OBJECTIVE |
Change every "sandy shore" in the data below to "sandy beach" and copy the rest of the data without any other changes. Leave the pictures out of your answer.

+++ WORKING DATA

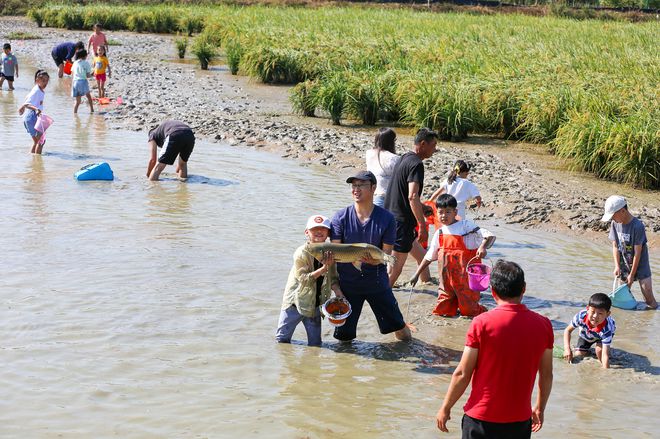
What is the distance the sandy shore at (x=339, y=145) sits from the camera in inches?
479

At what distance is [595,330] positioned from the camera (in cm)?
696

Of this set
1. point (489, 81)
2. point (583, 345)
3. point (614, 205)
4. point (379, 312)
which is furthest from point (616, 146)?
point (379, 312)

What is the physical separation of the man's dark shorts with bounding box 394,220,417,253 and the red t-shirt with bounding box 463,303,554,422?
4.04 metres

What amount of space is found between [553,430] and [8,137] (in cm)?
1380

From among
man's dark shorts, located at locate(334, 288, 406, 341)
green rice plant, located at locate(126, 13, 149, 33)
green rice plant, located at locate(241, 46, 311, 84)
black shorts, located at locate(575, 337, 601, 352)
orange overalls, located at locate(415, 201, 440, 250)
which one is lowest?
black shorts, located at locate(575, 337, 601, 352)

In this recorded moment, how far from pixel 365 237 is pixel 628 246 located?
292 centimetres

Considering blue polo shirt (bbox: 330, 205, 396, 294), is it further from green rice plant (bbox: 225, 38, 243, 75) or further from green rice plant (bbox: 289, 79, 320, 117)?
green rice plant (bbox: 225, 38, 243, 75)

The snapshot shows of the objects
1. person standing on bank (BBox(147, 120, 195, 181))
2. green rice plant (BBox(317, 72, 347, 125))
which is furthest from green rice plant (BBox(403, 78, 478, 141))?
person standing on bank (BBox(147, 120, 195, 181))

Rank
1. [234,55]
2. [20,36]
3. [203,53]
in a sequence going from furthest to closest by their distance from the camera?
[20,36] < [203,53] < [234,55]

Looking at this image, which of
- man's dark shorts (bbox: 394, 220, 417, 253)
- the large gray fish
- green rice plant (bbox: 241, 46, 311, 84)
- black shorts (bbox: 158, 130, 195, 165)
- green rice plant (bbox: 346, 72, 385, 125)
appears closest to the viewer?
the large gray fish

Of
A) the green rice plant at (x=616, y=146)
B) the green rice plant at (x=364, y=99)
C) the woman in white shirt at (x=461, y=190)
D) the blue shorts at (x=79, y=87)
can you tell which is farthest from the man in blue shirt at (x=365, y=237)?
the blue shorts at (x=79, y=87)

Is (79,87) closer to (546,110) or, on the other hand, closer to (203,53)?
(546,110)

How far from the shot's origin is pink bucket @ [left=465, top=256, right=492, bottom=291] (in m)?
7.61

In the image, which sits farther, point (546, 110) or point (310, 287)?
point (546, 110)
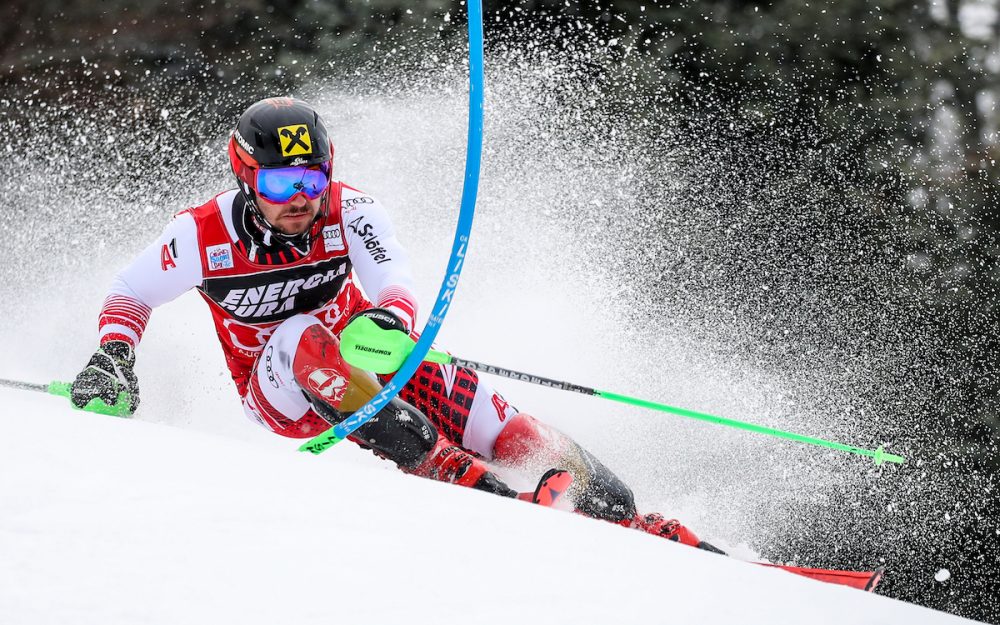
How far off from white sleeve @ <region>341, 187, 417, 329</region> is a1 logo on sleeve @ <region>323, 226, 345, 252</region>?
3cm

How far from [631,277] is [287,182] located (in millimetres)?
4889

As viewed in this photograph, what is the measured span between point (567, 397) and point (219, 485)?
3.48m

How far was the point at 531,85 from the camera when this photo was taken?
26.3 feet

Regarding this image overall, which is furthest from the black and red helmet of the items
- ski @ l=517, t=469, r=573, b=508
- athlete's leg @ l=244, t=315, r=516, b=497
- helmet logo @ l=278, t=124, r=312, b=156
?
ski @ l=517, t=469, r=573, b=508

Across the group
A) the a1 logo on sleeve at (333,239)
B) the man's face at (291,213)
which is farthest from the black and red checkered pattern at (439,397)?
the man's face at (291,213)

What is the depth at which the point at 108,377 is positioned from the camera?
10.6 feet

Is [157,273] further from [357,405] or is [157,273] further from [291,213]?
[357,405]

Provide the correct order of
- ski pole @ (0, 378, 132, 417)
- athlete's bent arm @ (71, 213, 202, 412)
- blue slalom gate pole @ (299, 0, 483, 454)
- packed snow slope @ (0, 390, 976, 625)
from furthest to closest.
Result: athlete's bent arm @ (71, 213, 202, 412) → ski pole @ (0, 378, 132, 417) → blue slalom gate pole @ (299, 0, 483, 454) → packed snow slope @ (0, 390, 976, 625)

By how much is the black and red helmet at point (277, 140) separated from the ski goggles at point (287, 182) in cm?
2

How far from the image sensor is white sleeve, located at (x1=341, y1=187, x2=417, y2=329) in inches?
140

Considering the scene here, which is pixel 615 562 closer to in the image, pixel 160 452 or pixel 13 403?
pixel 160 452

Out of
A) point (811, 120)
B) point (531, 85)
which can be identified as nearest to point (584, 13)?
point (531, 85)

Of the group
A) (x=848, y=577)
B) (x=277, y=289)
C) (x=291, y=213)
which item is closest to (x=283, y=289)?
(x=277, y=289)

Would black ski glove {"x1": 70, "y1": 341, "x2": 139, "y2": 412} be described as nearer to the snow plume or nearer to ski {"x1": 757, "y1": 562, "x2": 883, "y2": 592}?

++++++

RESULT |
What is the distance the sandy beach at (x=339, y=145) sits from the camera in inches?
479

At what distance is [595,330] positioned from the camera (in cm)?
696

Of this set
1. point (489, 81)
2. point (583, 345)
3. point (614, 205)
4. point (379, 312)
which is furthest from point (616, 146)?
point (379, 312)

What is the physical separation of the man's dark shorts with bounding box 394,220,417,253 and the red t-shirt with bounding box 463,303,554,422?
4.04 metres

What amount of space is found between [553,430] and [8,137] (in cm)?
1380

From among
man's dark shorts, located at locate(334, 288, 406, 341)
green rice plant, located at locate(126, 13, 149, 33)
green rice plant, located at locate(241, 46, 311, 84)
black shorts, located at locate(575, 337, 601, 352)
orange overalls, located at locate(415, 201, 440, 250)
which one is lowest?
black shorts, located at locate(575, 337, 601, 352)

In this recorded moment, how far from pixel 365 237 is pixel 628 246 located?
292 centimetres

Considering blue polo shirt (bbox: 330, 205, 396, 294), is it further from green rice plant (bbox: 225, 38, 243, 75) or further from green rice plant (bbox: 289, 79, 320, 117)?
green rice plant (bbox: 225, 38, 243, 75)

The snapshot shows of the objects
1. person standing on bank (BBox(147, 120, 195, 181))
2. green rice plant (BBox(317, 72, 347, 125))
which is furthest from green rice plant (BBox(403, 78, 478, 141))?
person standing on bank (BBox(147, 120, 195, 181))

Rank
1. [234,55]
2. [20,36]
3. [203,53]
in a sequence going from furthest to closest by their distance from the camera?
[20,36] < [203,53] < [234,55]

Looking at this image, which of
- man's dark shorts (bbox: 394, 220, 417, 253)
- the large gray fish
- green rice plant (bbox: 241, 46, 311, 84)
- black shorts (bbox: 158, 130, 195, 165)
- green rice plant (bbox: 346, 72, 385, 125)
appears closest to the viewer?
the large gray fish

Of
A) the green rice plant at (x=616, y=146)
B) the green rice plant at (x=364, y=99)
C) the woman in white shirt at (x=461, y=190)
D) the blue shorts at (x=79, y=87)
can you tell which is farthest from the man in blue shirt at (x=365, y=237)?
the blue shorts at (x=79, y=87)

Is (79,87) closer to (546,110) or, on the other hand, closer to (203,53)?
(546,110)

How far from the shot's origin is pink bucket @ [left=465, top=256, right=492, bottom=291] (in m)?
7.61

In the image, which sits farther, point (546, 110) or point (310, 287)?
point (546, 110)
How far off from white sleeve @ <region>341, 187, 417, 329</region> is a1 logo on sleeve @ <region>323, 226, 345, 252</region>?
3cm

How far from [631,277] is [287,182] located (in millimetres)?
4889

As viewed in this photograph, what is the measured span between point (567, 397) and point (219, 485)?
3.48m

How far was the point at 531,85 from the camera when this photo was taken?
26.3 feet

Regarding this image overall, which is furthest from the black and red helmet of the items
- ski @ l=517, t=469, r=573, b=508
- athlete's leg @ l=244, t=315, r=516, b=497
- helmet logo @ l=278, t=124, r=312, b=156
?
ski @ l=517, t=469, r=573, b=508

Across the group
A) the a1 logo on sleeve at (333,239)
B) the man's face at (291,213)
which is farthest from the black and red checkered pattern at (439,397)?
the man's face at (291,213)

What is the depth at which the point at 108,377 is positioned from the camera?
10.6 feet

Is [157,273] further from [357,405] or is [157,273] further from [291,213]?
[357,405]

Provide the correct order of
- ski pole @ (0, 378, 132, 417)
- athlete's bent arm @ (71, 213, 202, 412)
- blue slalom gate pole @ (299, 0, 483, 454)
- packed snow slope @ (0, 390, 976, 625)
from furthest to closest.
Result: athlete's bent arm @ (71, 213, 202, 412) → ski pole @ (0, 378, 132, 417) → blue slalom gate pole @ (299, 0, 483, 454) → packed snow slope @ (0, 390, 976, 625)

By how much is the black and red helmet at point (277, 140) separated from the ski goggles at point (287, 182) in cm?
2

How far from the image sensor is white sleeve, located at (x1=341, y1=187, x2=417, y2=329) in inches?
140

Considering the scene here, which is pixel 615 562 closer to in the image, pixel 160 452 or pixel 13 403?
pixel 160 452

Out of
A) point (811, 120)
B) point (531, 85)
which can be identified as nearest to point (584, 13)?
point (531, 85)

Of the group
A) (x=848, y=577)
B) (x=277, y=289)
C) (x=291, y=213)
which item is closest to (x=283, y=289)?
(x=277, y=289)

Would black ski glove {"x1": 70, "y1": 341, "x2": 139, "y2": 412} be described as nearer to the snow plume or nearer to ski {"x1": 757, "y1": 562, "x2": 883, "y2": 592}?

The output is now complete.